Keesokan harinya, ibunya datang lagi kepadanya sedangkan Juraij sedang melakukan shalat sunnah. Kemudian ibunya memanggilnya; ‘Hai Juraij! ‘ Kata Juraij dalam hati; ‘Ya Allah, manakah yang lebih aku utamakan, memenuhi seruan ibuku ataukah shalatku? ‘ Lalu Juraij tetap meneruskan shalatnya hingga ibunya merasa kecewa dan beranjak darinya. 

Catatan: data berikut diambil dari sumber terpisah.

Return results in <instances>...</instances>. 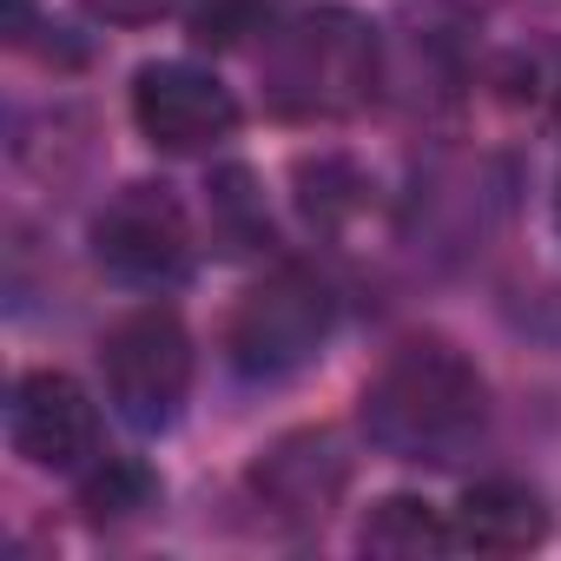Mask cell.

Hari berikutnya, ibunya datang lagi ketika Juraij sedang melaksanakan shalat sunnah. Seperti biasa ibunya memanggil; ‘Hai Juraij! ‘ Kata Juraij dalam hati; ‘Ya Allah, manakah yang harus aku utamakan, meneruskan shalatku ataukah memenuhi seruan ibuku? ‘ Namun Juraij tetap meneruskan shalatnya dan mengabaikan seruan ibunya. Tentunya hal ini membuat kecewa hati ibunya. Hingga tak lama kemudian ibunya pun berdoa kepada Allah; ‘Ya Allah, janganlah Engkau matikan ia sebelum ia mendapat fitnah dari perempuan pelacur! ‘ Kaum Bani Israil selalu memperbincangkan tentang Juraij dan ibadahnya, hingga ada seorang wanita pelacur yang cantik berkata; ‘Jika kalian menginginkan popularitas Juraij hancur di mata masyarakat, maka aku dapat memfitnahnya demi kalian.’ 

Rasulullah shallallahu ‘alaihi wasallam pun meneruskan sabdanya: ‘Maka mulailah pelacur itu menggoda dan membujuk Juraij, tetapi Juraij tidak mudah terpedaya dengan godaan pelacur tersebut. Kemudian pelacur itu pergi mendatangi seorang penggembala ternak yang kebetulan sering berteduh di tempat peribadatan Juraij. Ternyata wanita tersebut berhasil memperdayainya hingga laki-laki penggembala itu melakukan perzinaan dengannya sampai akhirnya hamil. 

Setelah melahirkan, wanita pelacur itu berkata kepada masyarakat sekitarnya bahwa; ‘Bayi ini adalah hasil perbuatan aku dengan Juraij.’ Mendengar pengakuan wanita itu, masyarakat pun menjadi marah dan benci kepada Juraij. Kemudian mendatangi rumah peribadatan Juraij dan bahkan menghancurkannya. Selain itu, mereka pun bersama-sama menghakimi Juraij tanpa bertanya terlebih dahulu kepadanya. Lalu Juraij bertanya kepada mereka; ‘Mengapa kalian lakukan hal ini kepadaku? ‘ 

Mereka menjawab; ‘Kami lakukan hal ini kepadamu karena kamu telah berbuat zina dengan pelacur ini hingga ia melahirkan bayi dari hasil perbuatanmu.’ Juraij berseru; ‘Dimanakah bayi itu? ‘ Kemudian mereka menghadirkan bayi hasil perbuatan zina itu dan menyentuh perutnya dengan jari tangannya seraya bertanya; ‘Hai bayi kecil, siapakah sebenarnya ayahmu itu? ‘ Ajaibnya, sang bayi langsung menjawab; ‘Ayah saya adalah si fulan, seorang penggembala.’ 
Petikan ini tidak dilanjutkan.